O Grande ABC recuperou no ano passado o equivalente a duas fábricas da General Motors de empregos industriais com carteira assinada. Foram 17.048 empregos gerados em 12 meses, segundo dados oficiais do Caged (Cadastro Geral de Empregados e Desempregados) do Ministério do Trabalho. Uma boa notícia que se somou a saldos positivos dos quatro anos anteriores e que elevou o estoque no período para 27.148 postos de trabalho. Mas, mesmo assim, a contabilidade final a partir de 1990, quando começaram os efeitos da abertura econômica, é muito mais estrondosa: o déficit de emprego industrial formal na região nos últimos 15 anos é de 92.154 profissionais. Ou 11 fábricas da GM, que emprega 8,4 mil pessoas em São Caetano.

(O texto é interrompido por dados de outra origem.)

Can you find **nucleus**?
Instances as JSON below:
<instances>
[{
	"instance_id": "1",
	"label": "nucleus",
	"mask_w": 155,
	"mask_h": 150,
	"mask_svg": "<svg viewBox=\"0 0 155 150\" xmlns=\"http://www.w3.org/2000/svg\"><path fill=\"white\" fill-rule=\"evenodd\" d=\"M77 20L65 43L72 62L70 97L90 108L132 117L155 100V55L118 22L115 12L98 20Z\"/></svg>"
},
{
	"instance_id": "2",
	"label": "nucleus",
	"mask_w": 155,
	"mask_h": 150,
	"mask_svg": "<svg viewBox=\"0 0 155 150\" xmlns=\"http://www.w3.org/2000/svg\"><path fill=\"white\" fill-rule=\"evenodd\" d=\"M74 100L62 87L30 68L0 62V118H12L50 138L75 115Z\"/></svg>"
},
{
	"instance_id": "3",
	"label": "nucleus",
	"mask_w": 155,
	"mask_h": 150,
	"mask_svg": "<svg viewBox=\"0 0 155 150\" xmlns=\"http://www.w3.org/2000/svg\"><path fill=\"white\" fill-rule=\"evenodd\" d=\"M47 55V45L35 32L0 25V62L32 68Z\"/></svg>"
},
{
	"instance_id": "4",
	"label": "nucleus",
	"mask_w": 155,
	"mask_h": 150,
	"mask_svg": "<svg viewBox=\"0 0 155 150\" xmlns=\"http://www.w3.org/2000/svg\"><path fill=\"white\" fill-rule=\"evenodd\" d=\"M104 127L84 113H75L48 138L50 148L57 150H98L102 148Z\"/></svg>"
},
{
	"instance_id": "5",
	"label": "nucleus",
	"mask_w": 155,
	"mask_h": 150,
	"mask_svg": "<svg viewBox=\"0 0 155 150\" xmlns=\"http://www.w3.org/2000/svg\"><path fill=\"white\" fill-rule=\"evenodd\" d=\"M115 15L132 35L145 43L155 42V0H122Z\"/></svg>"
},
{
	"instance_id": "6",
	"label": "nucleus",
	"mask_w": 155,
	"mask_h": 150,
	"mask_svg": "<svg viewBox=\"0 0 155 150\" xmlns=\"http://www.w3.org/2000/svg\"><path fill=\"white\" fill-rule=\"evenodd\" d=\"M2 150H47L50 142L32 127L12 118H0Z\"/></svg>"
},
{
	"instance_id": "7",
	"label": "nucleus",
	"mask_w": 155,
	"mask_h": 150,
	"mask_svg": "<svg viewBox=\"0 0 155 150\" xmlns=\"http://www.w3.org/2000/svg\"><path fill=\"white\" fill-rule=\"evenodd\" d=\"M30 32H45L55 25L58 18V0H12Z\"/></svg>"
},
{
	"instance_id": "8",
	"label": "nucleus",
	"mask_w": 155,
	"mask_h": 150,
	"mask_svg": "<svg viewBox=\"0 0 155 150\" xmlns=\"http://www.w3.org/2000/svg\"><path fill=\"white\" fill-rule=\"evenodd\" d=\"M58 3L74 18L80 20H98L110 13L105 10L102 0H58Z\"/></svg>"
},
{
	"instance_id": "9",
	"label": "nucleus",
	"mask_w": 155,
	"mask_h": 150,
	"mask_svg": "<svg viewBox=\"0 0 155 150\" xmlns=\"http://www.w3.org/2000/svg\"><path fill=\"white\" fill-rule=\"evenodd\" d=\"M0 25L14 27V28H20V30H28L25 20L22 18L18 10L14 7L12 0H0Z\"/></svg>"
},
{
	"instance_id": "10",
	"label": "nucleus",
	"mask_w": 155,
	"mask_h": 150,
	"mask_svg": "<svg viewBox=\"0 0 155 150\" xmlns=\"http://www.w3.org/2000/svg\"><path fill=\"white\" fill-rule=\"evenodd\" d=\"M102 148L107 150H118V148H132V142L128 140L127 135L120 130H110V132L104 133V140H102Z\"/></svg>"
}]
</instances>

A expectativa de que o Grande ABC voltará a ser oásis industrial com mão-de-obra farta não ultrapassa os limites da teorização mais engajada dos otimistas inveterados. Exceto se conseguir adicionar às matrizes produtivas tradicionais especialmente do setor automotivo e químico/petroquímico novas vocações da indústria de transformação.

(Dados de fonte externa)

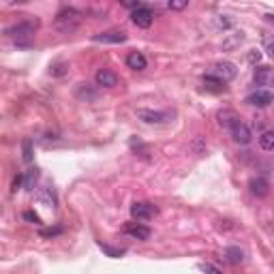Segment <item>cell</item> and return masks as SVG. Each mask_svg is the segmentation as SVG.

Mesmo assim com sérias restrições à intensividade da mão-de-obra. Os mais de 17 mil empregos industriais de 2004 são a prova disso: num ano em que a indústria automotiva bateu recorde de produção, com mais de 2,2 milhões de unidades, a recomposição do mercado de mão-de-obra se mostrou contingenciada pela racionalidade das linhas de produção cada vez mais tecnológicas e menos empregadoras.
Coração e membros
A indústria automotiva é o coração, os membros e a alma da economia do Grande ABC. Exatamente por isso os anos 90, os mais terríveis da história regional, foram um tormento. Naquele período a abertura econômica, a descentralização automotiva regiamente subvencionada pelo governo federal e a valorização artificial do câmbio levaram as montadoras locais a incrementar novas plantas em regiões de menores custos. E as pequenas indústrias metalúrgicas, em grande parte familiares, conheceram o inferno da desativação ao se defrontar com redes multinacionais de autopeças beneficiadas pelo câmbio no suprimento das montadoras locais ou engolfadas por fusões e aquisições.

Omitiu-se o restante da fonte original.